> [Extract provided]
In Part 2, we had some VBA code that exported data from financial-report workbooks into XML files. What we can do now is query these files to produce summary tables – rather like views of a pivot table – and include these in a PDF or XHTML report, to provide an ‘executive summary’. (Note: we’re leaving VBA behind here, but stay tuned).
Here’s what our exported XML data looks like:
<?xml version="1.0" standalone="yes"?>
<bureport xmlns:xsi='http://www.w3.org/...>
<buname>Middleware</buname>
<period>4Q2009</period>
<product>
<productname>Connectomatic</productname>
<productsales>456</productsales>
<productcosts>65</productcosts>
</product>
<product>
<productname>Netotron</productname>
<productsales>43</productsales>
<productcosts>34</productcosts>
</product>
<totals>
<totalsales>499</totalsales>
<totalcosts>99</totalcosts>
</totals>
</bureport>
And here’s the kind of report we might generate (this is XHTML):
The idea is that this is a presentable/printable report. We could have a lot more in terms of sections, supporting text, fancy layout, etc.
So how do we get from the XML data to the summary report? Here’s one possibility:
- import the XML files into an XML database
- run queries over the database to generate summary tables as individual DITA topics
- include (content reference) the summary tables from our master-report topic, which has the overall structure and additional content
- generate the output report in the desired format(s).
Sounds a bit of a performance – why don’t we just collate all our data in a ‘database’ Excel workbook, knock up a few pivot tables, and copy-paste these into a Word document? Basically, flexibility. Firstly, a pivot table isn’t a general query mechanism: we might want all sorts of summary information, not just dimension-aggregations. Secondly, the individual summary tables might be included in different combinations in different reports. Also, we want the reports to reference fixed locations, where they can pick up the latest (e.g. last month’s) summary tables automatically.

> [Tasks to carry out]
1. In the extract above about building summary reports from XML data, condense the paragraph that begins "Sounds a bit of a performance" into a short list, keeping its main points.
2. Write the next part of the extract on producing summary reports from exported XML data, starting after its final paragraph.

> [Material supplied]
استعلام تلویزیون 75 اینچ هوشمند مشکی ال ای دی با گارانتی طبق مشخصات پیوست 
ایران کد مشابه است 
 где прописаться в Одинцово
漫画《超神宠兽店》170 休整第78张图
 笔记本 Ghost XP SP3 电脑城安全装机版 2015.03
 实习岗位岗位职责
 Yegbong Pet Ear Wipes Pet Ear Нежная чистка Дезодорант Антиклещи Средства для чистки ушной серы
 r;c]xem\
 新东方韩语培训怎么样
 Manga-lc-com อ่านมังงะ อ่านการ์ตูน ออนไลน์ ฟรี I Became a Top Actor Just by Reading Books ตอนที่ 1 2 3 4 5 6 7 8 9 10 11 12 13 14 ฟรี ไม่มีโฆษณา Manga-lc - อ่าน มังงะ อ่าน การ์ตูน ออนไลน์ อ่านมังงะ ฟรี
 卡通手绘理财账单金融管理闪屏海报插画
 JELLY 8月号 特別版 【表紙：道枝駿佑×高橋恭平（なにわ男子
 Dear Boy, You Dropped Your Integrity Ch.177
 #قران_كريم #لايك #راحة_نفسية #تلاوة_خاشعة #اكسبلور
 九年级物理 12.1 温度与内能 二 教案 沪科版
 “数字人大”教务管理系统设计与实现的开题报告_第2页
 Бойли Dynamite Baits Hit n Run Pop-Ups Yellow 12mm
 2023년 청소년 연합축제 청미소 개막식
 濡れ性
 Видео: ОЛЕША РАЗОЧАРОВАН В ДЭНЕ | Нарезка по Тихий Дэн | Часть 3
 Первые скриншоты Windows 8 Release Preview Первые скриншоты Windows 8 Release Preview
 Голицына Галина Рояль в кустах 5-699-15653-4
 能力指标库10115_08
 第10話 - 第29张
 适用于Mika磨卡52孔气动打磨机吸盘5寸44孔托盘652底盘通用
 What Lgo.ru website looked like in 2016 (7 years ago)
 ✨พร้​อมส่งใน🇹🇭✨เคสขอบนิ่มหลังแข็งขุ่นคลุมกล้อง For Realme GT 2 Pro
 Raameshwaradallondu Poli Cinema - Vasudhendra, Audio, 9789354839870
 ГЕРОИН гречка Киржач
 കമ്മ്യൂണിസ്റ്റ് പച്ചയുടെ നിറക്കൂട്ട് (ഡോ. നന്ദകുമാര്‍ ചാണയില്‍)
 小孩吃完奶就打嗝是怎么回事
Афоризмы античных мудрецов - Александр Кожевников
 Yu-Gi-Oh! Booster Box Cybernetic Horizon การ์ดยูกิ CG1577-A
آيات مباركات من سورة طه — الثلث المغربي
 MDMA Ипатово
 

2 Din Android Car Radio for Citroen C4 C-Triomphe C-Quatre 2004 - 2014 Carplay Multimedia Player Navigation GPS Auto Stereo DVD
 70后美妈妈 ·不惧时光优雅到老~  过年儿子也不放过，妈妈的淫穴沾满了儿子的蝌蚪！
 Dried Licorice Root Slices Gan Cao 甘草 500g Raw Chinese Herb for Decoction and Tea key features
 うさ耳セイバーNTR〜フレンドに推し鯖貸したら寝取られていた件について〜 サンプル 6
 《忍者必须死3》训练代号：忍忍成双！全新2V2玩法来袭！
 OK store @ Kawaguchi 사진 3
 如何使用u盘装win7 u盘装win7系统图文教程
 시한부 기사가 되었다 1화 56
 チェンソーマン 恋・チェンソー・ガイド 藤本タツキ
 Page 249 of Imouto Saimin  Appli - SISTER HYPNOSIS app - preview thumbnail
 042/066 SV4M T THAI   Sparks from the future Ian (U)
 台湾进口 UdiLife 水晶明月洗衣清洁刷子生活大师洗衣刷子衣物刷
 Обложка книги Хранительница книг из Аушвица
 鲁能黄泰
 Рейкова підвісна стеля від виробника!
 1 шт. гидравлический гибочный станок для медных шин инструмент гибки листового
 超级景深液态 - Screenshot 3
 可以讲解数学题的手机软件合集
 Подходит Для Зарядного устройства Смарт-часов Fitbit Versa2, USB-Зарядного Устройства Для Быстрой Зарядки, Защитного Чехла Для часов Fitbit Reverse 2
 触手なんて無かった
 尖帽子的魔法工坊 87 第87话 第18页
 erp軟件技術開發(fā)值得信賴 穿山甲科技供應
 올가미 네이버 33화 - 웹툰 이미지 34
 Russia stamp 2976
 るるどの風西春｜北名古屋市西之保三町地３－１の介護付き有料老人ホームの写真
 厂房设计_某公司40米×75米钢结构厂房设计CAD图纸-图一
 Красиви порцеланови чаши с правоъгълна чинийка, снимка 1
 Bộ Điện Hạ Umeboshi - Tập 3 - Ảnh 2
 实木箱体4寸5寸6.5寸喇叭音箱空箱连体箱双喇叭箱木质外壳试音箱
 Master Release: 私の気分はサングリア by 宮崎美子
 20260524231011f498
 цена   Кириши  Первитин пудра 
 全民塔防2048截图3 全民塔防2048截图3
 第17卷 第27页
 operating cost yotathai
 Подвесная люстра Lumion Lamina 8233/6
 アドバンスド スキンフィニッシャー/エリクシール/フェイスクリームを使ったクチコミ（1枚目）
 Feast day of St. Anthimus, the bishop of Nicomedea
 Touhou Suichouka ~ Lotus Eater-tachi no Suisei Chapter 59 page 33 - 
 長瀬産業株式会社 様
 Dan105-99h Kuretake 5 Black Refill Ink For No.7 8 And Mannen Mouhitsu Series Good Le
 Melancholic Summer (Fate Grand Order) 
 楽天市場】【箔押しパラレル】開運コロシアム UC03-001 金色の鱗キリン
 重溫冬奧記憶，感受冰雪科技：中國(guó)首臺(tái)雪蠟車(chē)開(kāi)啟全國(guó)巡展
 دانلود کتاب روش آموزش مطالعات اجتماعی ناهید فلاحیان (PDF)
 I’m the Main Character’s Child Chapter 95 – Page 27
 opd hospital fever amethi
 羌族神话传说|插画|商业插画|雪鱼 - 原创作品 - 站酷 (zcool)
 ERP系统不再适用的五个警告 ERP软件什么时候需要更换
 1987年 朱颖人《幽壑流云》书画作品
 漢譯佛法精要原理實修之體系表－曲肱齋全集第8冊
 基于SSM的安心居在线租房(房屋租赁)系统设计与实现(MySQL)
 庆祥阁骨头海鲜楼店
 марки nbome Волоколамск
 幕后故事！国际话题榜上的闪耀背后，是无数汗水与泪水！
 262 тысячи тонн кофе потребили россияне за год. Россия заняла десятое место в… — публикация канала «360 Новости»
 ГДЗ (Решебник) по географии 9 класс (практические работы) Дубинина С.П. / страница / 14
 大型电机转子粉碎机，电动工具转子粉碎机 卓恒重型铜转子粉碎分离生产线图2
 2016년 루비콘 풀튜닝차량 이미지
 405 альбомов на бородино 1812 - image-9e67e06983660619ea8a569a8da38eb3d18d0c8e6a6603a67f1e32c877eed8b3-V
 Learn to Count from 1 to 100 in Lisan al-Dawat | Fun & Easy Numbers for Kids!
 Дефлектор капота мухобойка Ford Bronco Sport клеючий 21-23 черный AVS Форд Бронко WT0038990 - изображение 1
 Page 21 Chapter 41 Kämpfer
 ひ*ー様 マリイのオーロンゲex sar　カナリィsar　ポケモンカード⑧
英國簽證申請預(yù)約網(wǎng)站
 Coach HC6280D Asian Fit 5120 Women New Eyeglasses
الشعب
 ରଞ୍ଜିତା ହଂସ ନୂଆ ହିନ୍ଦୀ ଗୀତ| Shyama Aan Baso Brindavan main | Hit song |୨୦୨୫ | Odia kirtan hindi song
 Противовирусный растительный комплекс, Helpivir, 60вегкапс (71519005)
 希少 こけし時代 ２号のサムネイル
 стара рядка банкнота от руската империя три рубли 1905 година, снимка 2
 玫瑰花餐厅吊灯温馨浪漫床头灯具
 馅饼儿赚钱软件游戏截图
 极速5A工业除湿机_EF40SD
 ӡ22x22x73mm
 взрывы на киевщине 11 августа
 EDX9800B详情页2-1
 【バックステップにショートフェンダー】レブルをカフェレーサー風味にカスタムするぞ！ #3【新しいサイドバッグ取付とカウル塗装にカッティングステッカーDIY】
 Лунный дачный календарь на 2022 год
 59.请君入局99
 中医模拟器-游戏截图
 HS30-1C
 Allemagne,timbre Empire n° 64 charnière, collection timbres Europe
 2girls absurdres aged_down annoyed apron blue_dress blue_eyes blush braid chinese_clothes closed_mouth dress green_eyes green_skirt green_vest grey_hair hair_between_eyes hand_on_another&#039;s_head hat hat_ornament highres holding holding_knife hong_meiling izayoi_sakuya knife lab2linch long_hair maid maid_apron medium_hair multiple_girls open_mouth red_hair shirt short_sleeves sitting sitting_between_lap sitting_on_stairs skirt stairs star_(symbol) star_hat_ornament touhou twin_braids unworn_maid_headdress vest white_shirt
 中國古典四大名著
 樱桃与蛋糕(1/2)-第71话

> [Answers to each task]
1.
- Simpler alternative: collect all the data in an Excel "database" workbook, build pivot tables, and copy-paste them into a Word document.
- Why not do that: flexibility.
  - A pivot table isn't a general query mechanism, and we may want summary information beyond dimension-aggregations.
  - Individual summary tables may be included in different combinations in different reports.
  - Reports should reference fixed locations so they automatically pick up the latest (e.g. last month's) summary tables.

2.
For the XML database, I’m using XMLMind’s QizX Free Engine. You can use this either from a command-line or via a simple client app. There’s an XQuery query to generate each table (they’re very similar): here‘s the one for the totals by Business Unit (BU).
The summary tables are minimal DITA topics containing a <simpletable>:
<?xml version='1.0' encoding='UTF-8'?>
<!DOCTYPE topic ...>
<topic id="FR_BU_Totals_Data">
<title>BU Totals Data</title>
<body>
<simpletable id="BU_Totals_Data">
<sthead>
<stentry>BU</stentry>
<stentry>Sales</stentry>
<stentry>Costs</stentry>
</sthead>
<strow>
<stentry>Applications</stentry>
<stentry>4707</stentry>
<stentry>2325</stentry>
</strow>
<strow>
<stentry>Middleware</stentry>
<stentry>1103</stentry>
<stentry>421</stentry>
</strow>
</simpletable>
</body>
</topic>
The “FR” prefix on the topic id stands for “Financial Report”. Note the id also on the <simpletable>.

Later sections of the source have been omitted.